- Introduction
- Marketplace Prerequisites
- Service Principals and Identity Providers
- CLI flags
- Cluster Definition (aka API Model)
- Azure Stack Hub Instances Registered with Azure's China cloud
- Disconnected Azure Stack Hub Instances
- AKS Engine Versions
- Cloud Provider for Azure
- Azure Monitor for containers
- Volume Provisioner: Container Storage Interface Drivers (preview)
- Known Issues and Limitations
- Frequently Asked Questions
Specific AKS Engine versions can be used to provision self-managed Kubernetes clusters on Azure Stack Hub. AKS Engine's generate
, deploy, upgrade, and scale commands can be executed as if you were targeting Azure's public cloud. You are only required to slightly update your cluster definition to provide some extra information about your Azure Stack Hub instance.

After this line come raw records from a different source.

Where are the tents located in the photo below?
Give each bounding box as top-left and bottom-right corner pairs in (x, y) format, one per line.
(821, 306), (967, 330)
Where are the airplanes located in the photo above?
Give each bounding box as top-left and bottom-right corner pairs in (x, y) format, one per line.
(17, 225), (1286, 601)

The goal of this guide is to explain how to provision Kubernetes clusters to Azure Stack Hub using AKS Engine and to capture the differences between Azure and Azure Stack Hub. Bear in mind as well that not every AKS Engine feature or configuration option is currently supported on Azure Stack Hub. In most cases, these are not available because dependent Azure components are not part of Azure Stack Hub.

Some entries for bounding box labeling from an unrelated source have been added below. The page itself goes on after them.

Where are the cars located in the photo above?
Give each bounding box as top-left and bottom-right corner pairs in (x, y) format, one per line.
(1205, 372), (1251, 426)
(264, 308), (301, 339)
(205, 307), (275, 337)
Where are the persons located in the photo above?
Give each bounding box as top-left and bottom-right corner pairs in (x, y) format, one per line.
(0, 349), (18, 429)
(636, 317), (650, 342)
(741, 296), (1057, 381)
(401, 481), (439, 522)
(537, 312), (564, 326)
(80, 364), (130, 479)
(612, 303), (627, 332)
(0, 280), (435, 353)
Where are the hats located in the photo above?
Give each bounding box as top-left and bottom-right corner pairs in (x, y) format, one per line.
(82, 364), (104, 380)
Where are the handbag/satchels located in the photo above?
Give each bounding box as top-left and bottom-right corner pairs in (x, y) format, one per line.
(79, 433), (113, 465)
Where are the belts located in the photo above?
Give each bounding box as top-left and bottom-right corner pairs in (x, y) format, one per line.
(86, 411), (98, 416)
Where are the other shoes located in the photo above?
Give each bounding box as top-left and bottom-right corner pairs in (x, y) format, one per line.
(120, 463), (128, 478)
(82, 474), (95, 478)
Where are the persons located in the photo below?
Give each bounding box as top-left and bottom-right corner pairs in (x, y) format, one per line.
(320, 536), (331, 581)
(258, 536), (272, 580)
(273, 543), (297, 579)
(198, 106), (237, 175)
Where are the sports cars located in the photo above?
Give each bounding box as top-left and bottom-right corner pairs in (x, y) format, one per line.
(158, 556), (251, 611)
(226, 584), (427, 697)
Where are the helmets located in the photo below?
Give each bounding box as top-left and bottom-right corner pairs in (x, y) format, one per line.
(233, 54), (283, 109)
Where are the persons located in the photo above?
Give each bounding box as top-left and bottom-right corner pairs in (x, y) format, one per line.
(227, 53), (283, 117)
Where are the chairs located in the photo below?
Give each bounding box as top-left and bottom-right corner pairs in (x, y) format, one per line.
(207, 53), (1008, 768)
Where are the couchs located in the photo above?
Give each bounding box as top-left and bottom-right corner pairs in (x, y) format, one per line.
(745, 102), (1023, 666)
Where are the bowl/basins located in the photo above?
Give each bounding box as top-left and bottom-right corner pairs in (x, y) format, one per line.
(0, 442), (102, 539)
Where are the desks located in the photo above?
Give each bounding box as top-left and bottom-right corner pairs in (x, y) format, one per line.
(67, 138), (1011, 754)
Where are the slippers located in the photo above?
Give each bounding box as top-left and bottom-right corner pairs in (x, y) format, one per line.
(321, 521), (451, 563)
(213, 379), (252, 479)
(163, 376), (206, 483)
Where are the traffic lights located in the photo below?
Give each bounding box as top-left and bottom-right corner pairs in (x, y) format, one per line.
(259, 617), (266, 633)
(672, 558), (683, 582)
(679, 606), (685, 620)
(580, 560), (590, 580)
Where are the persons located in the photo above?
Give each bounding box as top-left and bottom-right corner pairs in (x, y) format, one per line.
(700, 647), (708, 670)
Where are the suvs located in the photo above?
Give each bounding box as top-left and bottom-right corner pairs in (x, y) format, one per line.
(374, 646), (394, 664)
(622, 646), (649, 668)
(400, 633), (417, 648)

Because Azure Stack Hub instances do not have infinite storage available, Azure Stack Hub administrators are in charge of managing it by selecting which marketplace items are downloaded from Azure's marketplace. The Azure Stack Hub administrator can follow this guide for a general explanation about how to download marketplace items from Azure.
Before you try to deploy the first Kubernetes cluster, make sure these marketplace items were made available to the target subscription by the Azure Stack Hub administrator.
Custom Script for Linux 2.0
virtual machine extension- Required
AKS Base Image
virtual machine
Kubernetes uses a service principal
identity to talk to Azure Stack Hub APIs to dynamically manage resources such as storage or load balancers. Therefore, you will need to create a service principal before you can provision a Kubernetes cluster using AKS Engine.
This guide explains how to create and manage service principals on Azure Stack Hub for both Azure Active Directory (AAD) and Active Directory Federation Services (ADFS) identity providers. This other guide is a good resource to understand the permissions that the service principal requires to deploy under your subscription.
Once you have created the required service principal, make sure to assign it the contributor
role at the target subscription scope.
To indicate to AKS Engine that your target platform is Azure Stack Hub, all commands require CLI flag azure-env
to be set to "AzureStackCloud"
.
If your Azure Stack Hub instance uses ADFS to authenticate identities, then flag identity-system
is also required.
aks-engine deploy \
--azure-env AzureStackCloud \
--api-model kubernetes.json \
--location local \
--resource-group kube-rg \
--identity-system adfs \
--client-id $SPN_CLIENT_ID \
--client-secret $SPN_CLIENT_SECRET \
--subscription-id $TENANT_SUBSCRIPTION_ID \
--output-directory kube-rg
This section details how to tailor your cluster definitions in order to make them compatible with Azure Stack Hub. You can start off from this template.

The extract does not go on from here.